April 18, 2012

The Blessed Between

This past Sunday was my last Mass at the parish where I have been going since last year. Leaving this little 'help out' has thrown me deeper into the liminal space, the in-between time, that first crashed open when I got the call about the Rome job back in September and realized that I wouldn't be finishing the doctoral program at BC.

At the Mass one of the songs was Dan Schutte's Blest Be The Lord.





Music hooks itself into memory so deeply. For example, I can't hear the Beastie Boys' Ill Communication album without being taken back to another very liminal period, the six weeks or so in between my graduation from college and my first entrance into religious life. Though I have no desire to do so, if I were to listen to the albums House of Pain or the Red Hot Chili Peppers' Mother's Milk, I would certainly be taken right back to the cheap pool hall at University College Galway where I spent so many afternoons in the spring of 1993. Those were the only two records they had, and they alternated loudly and continuously. But a game of 8-Ball was only 35p, so what do you want?

Of course I would rather have a Graduale romanum or a Liber usualis in my hand than an OCP hymnal and even though Blest Be The Lord is pretty hokey, at least it's a psalm. But in any case it sure takes me back. At the Saturday vigil Mass at Harkness Chapel on the campus of Connecticut College, Blest Be the Lord was in very heavy rotation back in the fall of 1992 when I was a new Catholic. It will probably always remind me of the sense and feel of my neophyte days.

Hearing and singing this song at Mass on Sunday has stuck with me during this week. It has come into prayer as the gratitude for the way a liminal time, in its concentration of endings and beginnings, brings back the clarity and innocence of early inspirations.
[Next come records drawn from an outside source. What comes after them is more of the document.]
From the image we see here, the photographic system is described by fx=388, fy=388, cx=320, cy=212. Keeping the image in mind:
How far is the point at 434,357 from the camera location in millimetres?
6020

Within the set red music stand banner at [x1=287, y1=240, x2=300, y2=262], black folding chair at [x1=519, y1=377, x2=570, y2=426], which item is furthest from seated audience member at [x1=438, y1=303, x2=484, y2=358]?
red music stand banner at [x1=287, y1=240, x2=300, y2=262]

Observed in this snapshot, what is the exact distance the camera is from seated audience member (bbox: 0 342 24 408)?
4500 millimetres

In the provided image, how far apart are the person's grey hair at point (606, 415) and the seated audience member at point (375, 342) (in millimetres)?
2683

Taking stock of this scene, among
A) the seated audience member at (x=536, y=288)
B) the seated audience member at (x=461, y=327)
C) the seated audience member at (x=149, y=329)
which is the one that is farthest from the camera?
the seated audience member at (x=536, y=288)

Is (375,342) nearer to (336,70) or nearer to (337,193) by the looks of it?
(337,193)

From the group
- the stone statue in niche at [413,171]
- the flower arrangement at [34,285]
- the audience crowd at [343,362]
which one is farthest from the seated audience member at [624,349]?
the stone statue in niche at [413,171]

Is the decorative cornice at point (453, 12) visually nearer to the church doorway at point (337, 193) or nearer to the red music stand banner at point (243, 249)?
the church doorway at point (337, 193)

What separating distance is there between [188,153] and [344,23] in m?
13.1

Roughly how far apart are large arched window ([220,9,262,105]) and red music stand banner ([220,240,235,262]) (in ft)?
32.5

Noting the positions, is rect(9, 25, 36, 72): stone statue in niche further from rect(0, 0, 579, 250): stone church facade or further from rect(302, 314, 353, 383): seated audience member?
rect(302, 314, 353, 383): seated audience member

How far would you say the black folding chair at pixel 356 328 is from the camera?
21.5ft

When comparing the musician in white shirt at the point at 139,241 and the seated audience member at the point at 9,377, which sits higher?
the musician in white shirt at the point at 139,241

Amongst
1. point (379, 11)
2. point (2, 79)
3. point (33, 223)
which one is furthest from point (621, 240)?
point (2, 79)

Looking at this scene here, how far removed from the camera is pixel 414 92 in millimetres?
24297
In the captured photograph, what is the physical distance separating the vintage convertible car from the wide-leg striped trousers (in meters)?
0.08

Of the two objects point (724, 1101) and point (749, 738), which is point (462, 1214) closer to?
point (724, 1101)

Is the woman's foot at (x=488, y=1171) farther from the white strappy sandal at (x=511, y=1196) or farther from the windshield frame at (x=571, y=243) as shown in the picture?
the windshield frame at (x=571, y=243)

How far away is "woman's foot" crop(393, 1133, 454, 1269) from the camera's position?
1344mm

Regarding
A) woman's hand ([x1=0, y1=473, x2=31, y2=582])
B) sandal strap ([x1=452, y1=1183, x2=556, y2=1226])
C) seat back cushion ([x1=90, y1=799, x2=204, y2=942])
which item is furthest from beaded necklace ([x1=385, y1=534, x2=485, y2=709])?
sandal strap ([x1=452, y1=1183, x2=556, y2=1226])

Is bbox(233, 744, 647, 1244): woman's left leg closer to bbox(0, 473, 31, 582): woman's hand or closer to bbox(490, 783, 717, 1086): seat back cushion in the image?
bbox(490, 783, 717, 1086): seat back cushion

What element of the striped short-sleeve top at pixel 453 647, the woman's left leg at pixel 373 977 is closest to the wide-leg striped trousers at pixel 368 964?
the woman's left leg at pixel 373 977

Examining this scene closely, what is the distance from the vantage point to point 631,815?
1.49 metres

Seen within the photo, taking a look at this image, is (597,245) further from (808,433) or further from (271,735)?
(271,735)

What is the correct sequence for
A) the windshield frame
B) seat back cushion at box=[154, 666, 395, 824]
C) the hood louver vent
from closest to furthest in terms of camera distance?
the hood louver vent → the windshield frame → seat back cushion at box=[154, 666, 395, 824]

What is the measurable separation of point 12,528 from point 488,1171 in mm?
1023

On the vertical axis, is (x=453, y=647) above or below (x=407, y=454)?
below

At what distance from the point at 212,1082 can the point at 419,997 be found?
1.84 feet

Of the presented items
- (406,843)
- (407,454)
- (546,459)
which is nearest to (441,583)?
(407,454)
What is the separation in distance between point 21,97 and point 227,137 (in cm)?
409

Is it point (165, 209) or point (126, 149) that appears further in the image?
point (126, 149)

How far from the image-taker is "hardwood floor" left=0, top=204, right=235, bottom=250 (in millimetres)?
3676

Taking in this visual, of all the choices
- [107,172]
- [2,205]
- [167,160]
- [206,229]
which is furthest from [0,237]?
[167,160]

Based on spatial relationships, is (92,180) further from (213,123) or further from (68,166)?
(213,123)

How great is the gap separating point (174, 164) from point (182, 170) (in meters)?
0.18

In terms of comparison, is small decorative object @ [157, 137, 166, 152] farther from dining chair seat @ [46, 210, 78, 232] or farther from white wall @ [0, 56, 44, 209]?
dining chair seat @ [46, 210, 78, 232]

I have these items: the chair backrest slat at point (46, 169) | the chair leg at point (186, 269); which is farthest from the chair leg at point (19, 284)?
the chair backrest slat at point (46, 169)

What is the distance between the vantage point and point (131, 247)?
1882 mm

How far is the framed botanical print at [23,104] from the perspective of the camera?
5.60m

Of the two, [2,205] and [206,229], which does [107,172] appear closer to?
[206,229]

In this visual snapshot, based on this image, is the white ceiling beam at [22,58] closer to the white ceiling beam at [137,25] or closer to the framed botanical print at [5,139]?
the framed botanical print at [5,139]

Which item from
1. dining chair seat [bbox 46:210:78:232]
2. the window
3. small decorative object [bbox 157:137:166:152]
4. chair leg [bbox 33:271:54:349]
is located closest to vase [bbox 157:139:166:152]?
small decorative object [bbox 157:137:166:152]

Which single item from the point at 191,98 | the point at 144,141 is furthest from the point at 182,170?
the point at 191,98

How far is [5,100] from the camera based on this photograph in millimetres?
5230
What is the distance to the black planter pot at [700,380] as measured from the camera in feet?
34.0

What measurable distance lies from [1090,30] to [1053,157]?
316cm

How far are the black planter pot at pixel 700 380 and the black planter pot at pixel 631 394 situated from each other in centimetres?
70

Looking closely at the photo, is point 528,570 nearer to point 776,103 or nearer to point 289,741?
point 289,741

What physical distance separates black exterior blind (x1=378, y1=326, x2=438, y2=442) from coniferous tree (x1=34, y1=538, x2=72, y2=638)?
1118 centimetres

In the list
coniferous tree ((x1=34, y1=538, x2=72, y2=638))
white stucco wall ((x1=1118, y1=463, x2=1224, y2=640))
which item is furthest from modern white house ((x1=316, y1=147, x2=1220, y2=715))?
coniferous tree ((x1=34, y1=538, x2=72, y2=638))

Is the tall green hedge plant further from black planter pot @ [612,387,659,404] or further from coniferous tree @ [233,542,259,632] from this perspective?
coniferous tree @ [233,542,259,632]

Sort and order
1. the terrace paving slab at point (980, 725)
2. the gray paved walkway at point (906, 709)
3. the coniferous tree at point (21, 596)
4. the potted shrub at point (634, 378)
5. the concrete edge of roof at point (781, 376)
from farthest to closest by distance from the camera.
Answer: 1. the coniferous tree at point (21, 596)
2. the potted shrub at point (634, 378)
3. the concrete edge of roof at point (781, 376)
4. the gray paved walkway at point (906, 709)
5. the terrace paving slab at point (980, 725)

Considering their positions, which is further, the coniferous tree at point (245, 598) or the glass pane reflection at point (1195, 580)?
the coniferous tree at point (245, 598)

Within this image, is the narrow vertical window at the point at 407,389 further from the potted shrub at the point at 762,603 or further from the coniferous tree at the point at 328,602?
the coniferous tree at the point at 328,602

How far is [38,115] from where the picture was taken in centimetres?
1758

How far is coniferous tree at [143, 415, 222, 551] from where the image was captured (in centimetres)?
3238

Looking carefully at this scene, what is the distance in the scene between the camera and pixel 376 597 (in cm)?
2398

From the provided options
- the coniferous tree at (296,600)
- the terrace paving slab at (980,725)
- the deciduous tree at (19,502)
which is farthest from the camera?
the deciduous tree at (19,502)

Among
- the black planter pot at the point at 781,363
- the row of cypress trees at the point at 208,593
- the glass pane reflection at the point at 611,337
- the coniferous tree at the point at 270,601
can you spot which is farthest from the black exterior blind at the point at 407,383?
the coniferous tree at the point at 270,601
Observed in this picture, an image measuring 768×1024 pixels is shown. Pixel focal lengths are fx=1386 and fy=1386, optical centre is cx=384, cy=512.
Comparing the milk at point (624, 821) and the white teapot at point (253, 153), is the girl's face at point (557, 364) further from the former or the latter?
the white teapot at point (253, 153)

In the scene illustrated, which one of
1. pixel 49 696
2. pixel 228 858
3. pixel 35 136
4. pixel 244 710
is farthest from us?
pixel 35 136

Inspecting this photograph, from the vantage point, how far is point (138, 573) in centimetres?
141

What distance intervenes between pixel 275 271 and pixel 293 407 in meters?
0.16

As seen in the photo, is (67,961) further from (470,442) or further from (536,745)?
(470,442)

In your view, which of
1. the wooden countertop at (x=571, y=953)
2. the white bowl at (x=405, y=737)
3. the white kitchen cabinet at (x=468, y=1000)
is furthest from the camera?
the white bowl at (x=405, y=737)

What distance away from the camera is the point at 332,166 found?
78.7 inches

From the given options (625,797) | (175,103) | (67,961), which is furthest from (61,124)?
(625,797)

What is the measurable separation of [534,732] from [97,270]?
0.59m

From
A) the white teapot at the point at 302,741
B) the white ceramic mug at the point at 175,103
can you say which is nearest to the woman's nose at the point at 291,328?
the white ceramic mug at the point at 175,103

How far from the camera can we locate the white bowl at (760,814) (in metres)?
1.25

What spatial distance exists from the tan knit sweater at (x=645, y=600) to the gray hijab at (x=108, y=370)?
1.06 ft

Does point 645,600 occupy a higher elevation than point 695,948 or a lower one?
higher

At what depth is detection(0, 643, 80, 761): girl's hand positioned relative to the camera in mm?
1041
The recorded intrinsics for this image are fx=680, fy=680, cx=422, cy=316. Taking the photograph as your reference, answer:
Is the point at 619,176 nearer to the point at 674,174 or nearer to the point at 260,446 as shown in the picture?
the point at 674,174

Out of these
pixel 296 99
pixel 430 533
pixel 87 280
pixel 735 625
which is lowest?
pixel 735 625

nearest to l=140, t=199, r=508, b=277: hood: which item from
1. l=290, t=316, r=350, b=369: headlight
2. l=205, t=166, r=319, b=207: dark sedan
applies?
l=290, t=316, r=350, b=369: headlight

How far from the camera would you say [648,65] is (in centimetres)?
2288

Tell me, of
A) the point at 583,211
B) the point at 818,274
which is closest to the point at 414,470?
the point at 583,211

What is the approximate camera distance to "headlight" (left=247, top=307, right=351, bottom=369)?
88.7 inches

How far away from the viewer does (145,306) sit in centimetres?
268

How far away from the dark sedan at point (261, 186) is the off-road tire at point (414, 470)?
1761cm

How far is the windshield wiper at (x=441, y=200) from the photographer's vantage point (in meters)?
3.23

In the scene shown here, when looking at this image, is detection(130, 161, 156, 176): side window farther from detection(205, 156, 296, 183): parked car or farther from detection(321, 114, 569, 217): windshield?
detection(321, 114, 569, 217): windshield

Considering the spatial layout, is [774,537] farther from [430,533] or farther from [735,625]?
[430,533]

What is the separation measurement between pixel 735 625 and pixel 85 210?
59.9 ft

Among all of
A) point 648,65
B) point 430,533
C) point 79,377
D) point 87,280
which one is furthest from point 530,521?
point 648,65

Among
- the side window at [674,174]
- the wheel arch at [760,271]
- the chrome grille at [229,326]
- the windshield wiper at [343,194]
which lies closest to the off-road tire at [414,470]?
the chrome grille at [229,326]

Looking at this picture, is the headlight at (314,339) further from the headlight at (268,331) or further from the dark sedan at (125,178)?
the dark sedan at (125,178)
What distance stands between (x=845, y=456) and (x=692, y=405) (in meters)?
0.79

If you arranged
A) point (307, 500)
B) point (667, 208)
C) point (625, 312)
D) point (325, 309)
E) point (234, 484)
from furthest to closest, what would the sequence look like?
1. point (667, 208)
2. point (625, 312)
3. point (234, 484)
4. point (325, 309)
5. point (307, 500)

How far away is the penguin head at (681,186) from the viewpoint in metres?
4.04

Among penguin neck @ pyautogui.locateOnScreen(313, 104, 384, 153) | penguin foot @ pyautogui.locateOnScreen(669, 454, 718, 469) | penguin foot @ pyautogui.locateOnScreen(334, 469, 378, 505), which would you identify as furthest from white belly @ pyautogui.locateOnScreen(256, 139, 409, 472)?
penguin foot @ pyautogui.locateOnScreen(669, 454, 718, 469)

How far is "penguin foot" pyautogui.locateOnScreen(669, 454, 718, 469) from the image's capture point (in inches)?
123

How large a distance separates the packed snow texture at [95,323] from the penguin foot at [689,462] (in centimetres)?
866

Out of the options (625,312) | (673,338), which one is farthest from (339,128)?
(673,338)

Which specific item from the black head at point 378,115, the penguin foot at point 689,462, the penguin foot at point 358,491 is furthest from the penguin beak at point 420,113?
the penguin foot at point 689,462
Grace uses the peculiar openness of the time to re-member the journey of self and the salvation God delights and desires to give.

1 comment:

Barb Szyszkiewicz said...

That song sticks with me as well; it's one of the first ones I learned to play. Yes, hokey--but I appreciate that a good bit of the early St. Louis Jesuit music was, at least, very Scriptural. I'll take "hokey but scriptural" over "hokey and questionable" any day of the week.